ACTIVITY
Lines before the one containing "order: Artiodactyla" in the records below are to be left out; that line and all after it, through the end, are to be retyped exactly.

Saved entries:

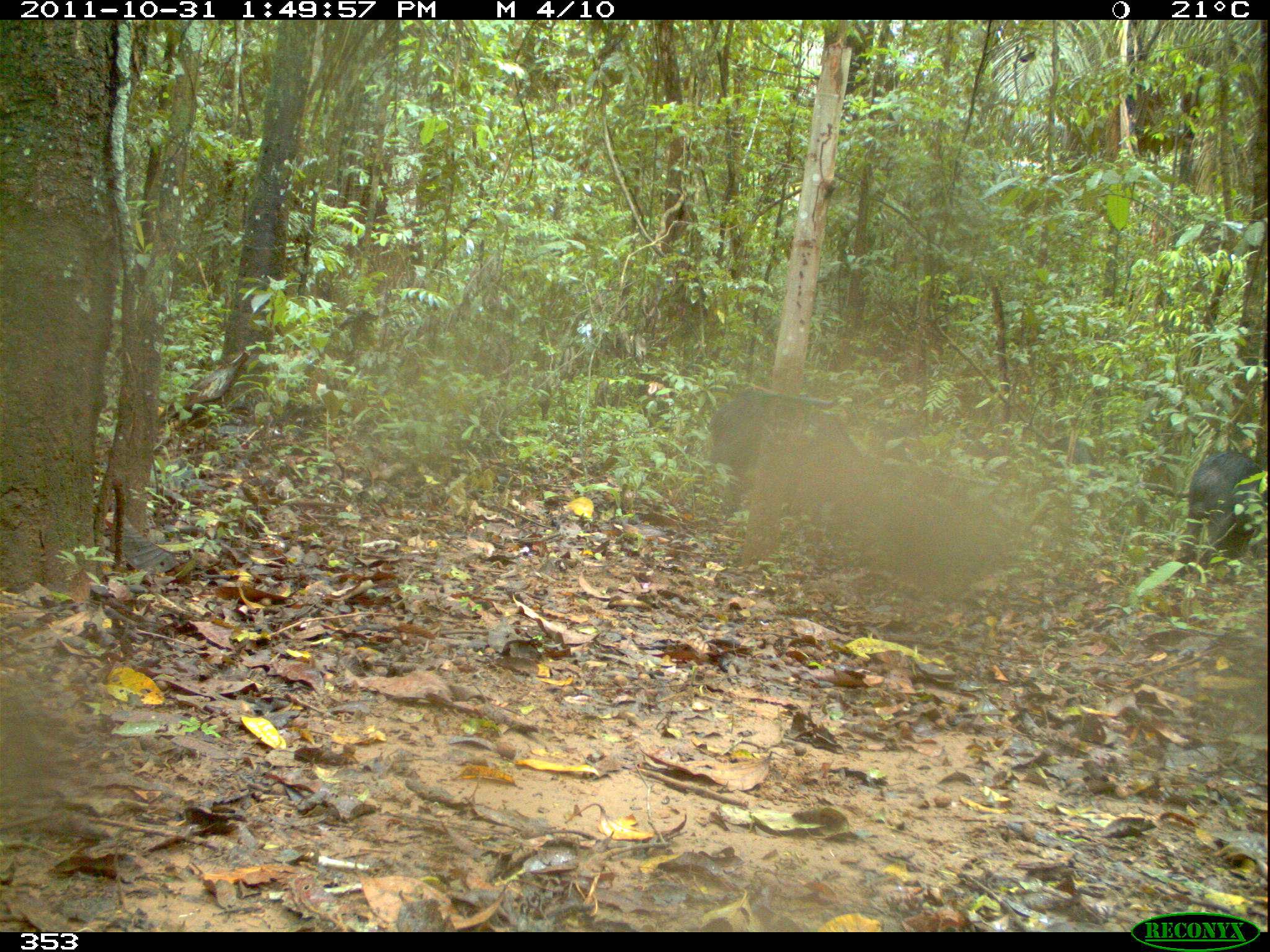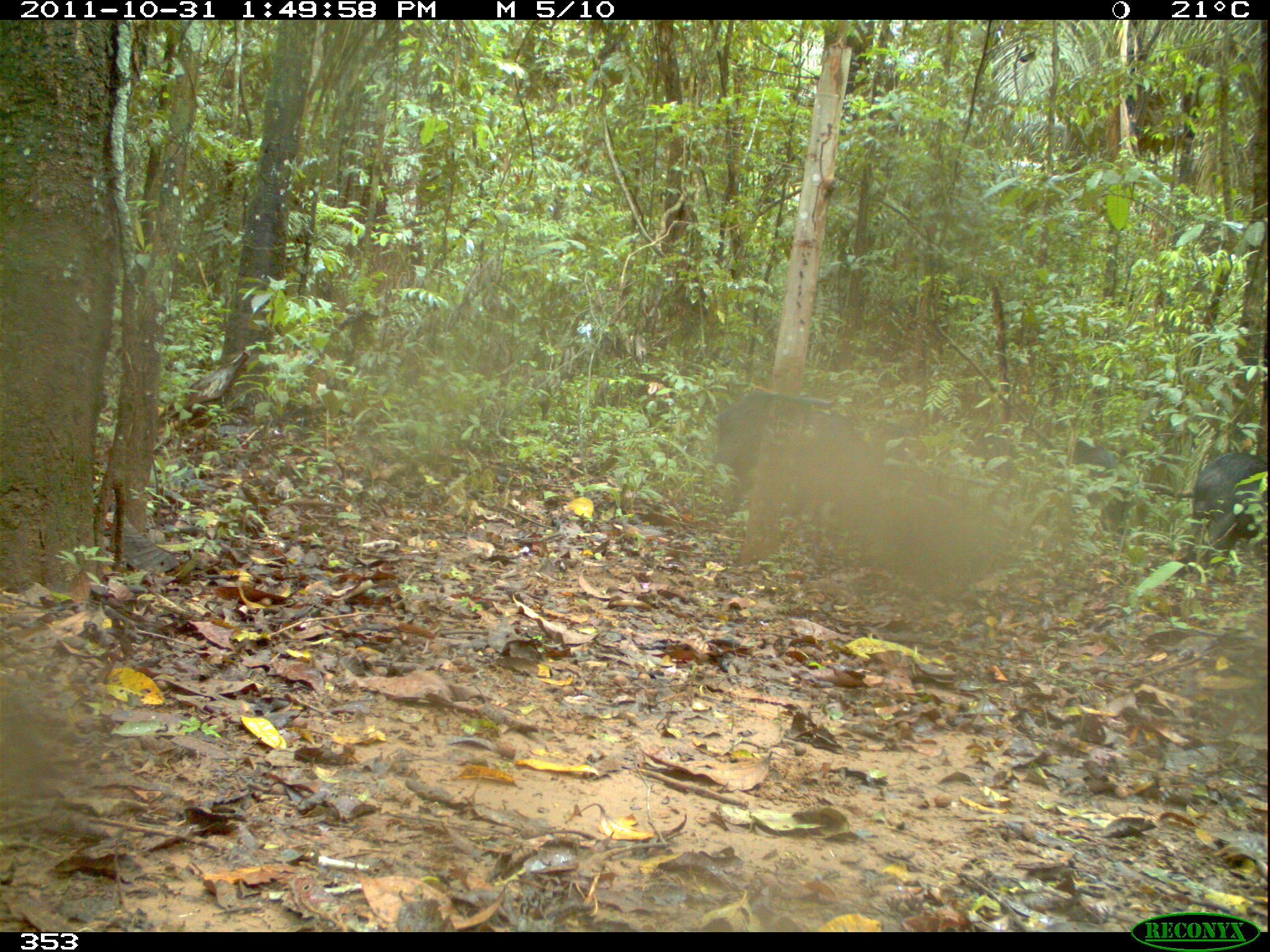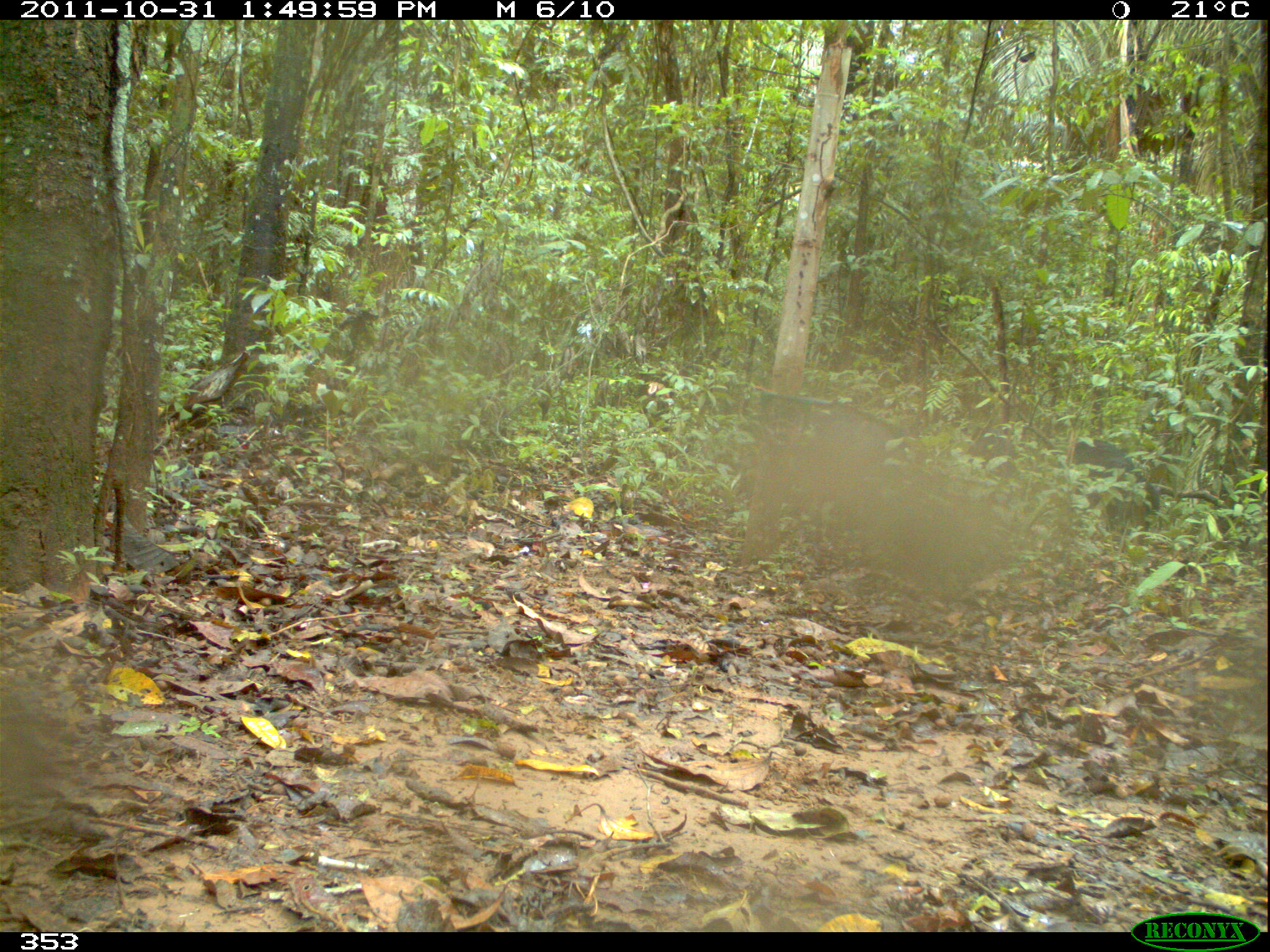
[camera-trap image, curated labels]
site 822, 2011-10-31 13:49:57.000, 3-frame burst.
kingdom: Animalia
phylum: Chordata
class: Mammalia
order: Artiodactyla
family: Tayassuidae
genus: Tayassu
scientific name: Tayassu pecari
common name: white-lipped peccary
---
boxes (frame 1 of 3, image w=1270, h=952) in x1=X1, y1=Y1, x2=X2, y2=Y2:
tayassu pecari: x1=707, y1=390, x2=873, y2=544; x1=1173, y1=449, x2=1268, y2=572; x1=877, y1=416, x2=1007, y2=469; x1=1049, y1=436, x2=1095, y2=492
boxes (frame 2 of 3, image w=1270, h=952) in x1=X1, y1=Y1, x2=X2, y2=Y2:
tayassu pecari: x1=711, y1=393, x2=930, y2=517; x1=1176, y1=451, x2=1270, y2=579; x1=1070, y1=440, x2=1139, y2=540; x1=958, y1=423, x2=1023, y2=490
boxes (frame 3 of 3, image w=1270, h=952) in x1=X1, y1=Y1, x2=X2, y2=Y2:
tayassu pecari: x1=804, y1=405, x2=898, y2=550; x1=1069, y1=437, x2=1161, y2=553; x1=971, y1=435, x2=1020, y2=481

YOUR SOLUTION
order: Artiodactyla
family: Tayassuidae
genus: Tayassu
scientific name: Tayassu pecari
common name: white-lipped peccary
---
boxes (frame 1 of 3, image w=1270, h=952) in x1=X1, y1=Y1, x2=X2, y2=Y2:
tayassu pecari: x1=707, y1=390, x2=873, y2=544; x1=1173, y1=449, x2=1268, y2=572; x1=877, y1=416, x2=1007, y2=469; x1=1049, y1=436, x2=1095, y2=492
boxes (frame 2 of 3, image w=1270, h=952) in x1=X1, y1=Y1, x2=X2, y2=Y2:
tayassu pecari: x1=711, y1=393, x2=930, y2=517; x1=1176, y1=451, x2=1270, y2=579; x1=1070, y1=440, x2=1139, y2=540; x1=958, y1=423, x2=1023, y2=490
boxes (frame 3 of 3, image w=1270, h=952) in x1=X1, y1=Y1, x2=X2, y2=Y2:
tayassu pecari: x1=804, y1=405, x2=898, y2=550; x1=1069, y1=437, x2=1161, y2=553; x1=971, y1=435, x2=1020, y2=481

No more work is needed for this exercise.